Drawing on the development of bava.studio—a physical storefront and cultural experiment in Trento, Italy—this talk explores what happens when a blog is grounded in a material location. Rather than operating as a transactional or attention-driven space, bava.studio functions as a site of encounter, curiosity, and conversation. Blog posts inform installations. Archives become objects. Digital reflections spill into street-facing windows. Events unfold without social media campaigns. The blog becomes less a content stream and more a locus of presence.
Through this experiment, I ask: What might educational technology look like if it were accountable to place? What happens when blogging is uncoupled from platform imperatives and reconnected to embodied community? How might we design digital practices that support local culture, sustained reflection, and meaningful encounter?

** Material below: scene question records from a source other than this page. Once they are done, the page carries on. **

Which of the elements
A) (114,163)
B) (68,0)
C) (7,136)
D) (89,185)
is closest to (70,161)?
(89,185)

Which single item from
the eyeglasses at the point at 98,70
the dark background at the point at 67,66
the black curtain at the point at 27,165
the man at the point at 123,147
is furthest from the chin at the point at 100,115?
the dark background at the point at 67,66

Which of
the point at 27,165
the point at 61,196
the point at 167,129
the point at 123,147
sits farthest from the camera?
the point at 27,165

At a moment when educational technology prioritizes scale, efficiency, and automation, this session offers a provocation: perhaps blogging’s enduring power lies not in reach, but in rootedness. By reimagining blogging as place-making, we can rethink how digital practices foster connection, identity, and community in the real world.
Participants will leave with conceptual frameworks and practical inspiration for rethinking blogging—and educational technology more broadly—as practices grounded not only in networks, but in neighborhoods."
Our other session in the programme, presented by Maren, is "Winning hearts, minds and budget lines with Open EdTech advocacy".
Inspired by the conference theme “Digital Learning From How to Who” this session will focus on who wins hearts and minds when it comes to Open EdTech advocacy. We will showcase several new Open EdTech case studies (based on interviews conducted with teams of instructional designers over the past 2 years) that show who and how institutions who are at the forefront of Open EdTech adoption develop, scale and deploy open source educational services, including Stanford University, Princeton University and SUNY Oneonta.
At a time when openness in education and on the web is more contested than ever before, these case studies will offer participants practical advice for learning designers and learning technologists, as well as strategic insights for anyone navigating funding and procurement processes for open source technologies.